• [Problem description] Below are the records; count how many of their lines hold the string "middot" and give the number alone.

Collection entries:
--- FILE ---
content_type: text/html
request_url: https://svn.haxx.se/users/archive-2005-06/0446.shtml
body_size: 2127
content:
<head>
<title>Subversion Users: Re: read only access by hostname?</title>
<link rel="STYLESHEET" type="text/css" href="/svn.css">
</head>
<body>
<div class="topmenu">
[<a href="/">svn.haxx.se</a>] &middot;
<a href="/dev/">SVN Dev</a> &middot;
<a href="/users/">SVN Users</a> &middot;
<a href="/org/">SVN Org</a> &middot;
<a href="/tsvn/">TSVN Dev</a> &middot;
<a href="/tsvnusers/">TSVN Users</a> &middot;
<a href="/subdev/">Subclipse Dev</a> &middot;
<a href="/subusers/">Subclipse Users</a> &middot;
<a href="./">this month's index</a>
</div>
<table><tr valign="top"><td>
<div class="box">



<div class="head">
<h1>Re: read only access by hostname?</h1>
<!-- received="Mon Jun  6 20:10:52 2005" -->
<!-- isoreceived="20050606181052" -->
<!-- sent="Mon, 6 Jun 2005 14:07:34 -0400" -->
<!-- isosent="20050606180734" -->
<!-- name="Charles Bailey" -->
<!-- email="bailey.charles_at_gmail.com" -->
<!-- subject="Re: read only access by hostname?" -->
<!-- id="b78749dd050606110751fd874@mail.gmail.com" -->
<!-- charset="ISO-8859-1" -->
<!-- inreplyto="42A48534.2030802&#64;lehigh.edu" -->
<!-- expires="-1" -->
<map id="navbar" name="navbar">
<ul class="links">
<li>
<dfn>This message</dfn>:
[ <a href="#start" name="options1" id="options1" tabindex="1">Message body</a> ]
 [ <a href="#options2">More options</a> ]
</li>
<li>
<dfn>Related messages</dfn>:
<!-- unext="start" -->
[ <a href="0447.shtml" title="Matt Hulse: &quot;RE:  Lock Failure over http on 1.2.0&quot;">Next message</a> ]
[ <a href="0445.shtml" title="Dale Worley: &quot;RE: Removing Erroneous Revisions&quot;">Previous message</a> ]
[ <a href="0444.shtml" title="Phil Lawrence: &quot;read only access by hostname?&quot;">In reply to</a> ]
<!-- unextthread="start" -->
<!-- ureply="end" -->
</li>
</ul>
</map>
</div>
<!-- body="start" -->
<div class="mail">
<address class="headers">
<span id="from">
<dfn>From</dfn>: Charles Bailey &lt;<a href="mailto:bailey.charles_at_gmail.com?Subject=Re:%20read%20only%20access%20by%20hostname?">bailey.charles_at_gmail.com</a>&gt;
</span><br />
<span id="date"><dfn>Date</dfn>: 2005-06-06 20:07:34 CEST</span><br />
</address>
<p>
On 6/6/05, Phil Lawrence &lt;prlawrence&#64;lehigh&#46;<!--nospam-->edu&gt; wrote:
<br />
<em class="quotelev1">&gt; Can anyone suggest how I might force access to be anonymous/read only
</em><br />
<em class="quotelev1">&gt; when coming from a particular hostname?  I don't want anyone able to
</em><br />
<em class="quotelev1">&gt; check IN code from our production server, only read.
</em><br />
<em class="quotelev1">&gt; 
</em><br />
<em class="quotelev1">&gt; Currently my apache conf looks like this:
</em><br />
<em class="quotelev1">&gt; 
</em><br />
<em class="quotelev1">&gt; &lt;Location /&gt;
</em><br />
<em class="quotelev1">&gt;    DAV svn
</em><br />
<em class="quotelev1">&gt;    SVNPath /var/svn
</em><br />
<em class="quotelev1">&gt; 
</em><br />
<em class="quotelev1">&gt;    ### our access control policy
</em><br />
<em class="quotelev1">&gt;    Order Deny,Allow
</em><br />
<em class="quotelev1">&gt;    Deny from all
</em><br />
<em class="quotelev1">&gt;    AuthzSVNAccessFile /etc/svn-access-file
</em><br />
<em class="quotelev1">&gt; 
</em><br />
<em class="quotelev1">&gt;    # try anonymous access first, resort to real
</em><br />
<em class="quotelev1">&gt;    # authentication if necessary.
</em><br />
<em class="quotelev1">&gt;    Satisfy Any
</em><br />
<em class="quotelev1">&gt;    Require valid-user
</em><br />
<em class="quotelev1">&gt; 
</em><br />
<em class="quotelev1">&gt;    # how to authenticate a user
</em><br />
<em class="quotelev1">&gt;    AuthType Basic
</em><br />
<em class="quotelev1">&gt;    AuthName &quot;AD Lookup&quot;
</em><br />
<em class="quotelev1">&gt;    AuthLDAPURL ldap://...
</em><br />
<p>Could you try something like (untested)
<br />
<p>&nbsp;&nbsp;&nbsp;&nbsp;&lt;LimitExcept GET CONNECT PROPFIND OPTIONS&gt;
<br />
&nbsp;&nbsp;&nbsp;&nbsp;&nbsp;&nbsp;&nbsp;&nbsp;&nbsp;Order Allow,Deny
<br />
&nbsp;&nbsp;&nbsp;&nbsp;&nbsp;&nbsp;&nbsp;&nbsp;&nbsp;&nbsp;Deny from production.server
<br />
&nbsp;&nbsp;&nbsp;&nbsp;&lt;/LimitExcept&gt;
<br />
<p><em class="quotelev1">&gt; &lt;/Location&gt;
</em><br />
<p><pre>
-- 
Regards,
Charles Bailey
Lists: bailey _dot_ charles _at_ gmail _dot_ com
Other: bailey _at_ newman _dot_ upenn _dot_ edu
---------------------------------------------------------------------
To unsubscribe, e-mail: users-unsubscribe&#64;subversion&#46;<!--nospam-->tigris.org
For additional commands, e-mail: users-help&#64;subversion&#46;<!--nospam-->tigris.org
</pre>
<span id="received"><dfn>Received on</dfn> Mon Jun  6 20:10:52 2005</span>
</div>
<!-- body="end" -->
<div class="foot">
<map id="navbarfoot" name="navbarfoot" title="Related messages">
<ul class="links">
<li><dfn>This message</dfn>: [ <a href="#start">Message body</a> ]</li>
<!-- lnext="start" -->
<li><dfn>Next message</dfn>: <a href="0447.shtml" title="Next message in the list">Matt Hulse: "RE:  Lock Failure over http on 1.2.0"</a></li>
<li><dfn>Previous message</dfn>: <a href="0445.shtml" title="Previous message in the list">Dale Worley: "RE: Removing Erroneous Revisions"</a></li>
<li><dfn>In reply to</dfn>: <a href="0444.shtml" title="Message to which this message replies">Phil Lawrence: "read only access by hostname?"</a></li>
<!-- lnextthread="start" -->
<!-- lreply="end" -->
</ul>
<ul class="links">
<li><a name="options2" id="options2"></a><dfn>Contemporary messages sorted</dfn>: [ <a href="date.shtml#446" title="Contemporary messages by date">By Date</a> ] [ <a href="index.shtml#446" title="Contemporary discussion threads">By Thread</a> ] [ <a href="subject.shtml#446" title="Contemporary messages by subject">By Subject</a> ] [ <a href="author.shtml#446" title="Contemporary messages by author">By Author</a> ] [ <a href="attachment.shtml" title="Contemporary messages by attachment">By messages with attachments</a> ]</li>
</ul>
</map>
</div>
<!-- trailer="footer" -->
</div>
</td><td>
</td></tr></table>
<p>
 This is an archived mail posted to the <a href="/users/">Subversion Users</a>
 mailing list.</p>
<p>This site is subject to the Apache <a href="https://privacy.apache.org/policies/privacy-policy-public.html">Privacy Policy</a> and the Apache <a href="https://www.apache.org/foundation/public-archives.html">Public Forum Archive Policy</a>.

• [Solution below] 8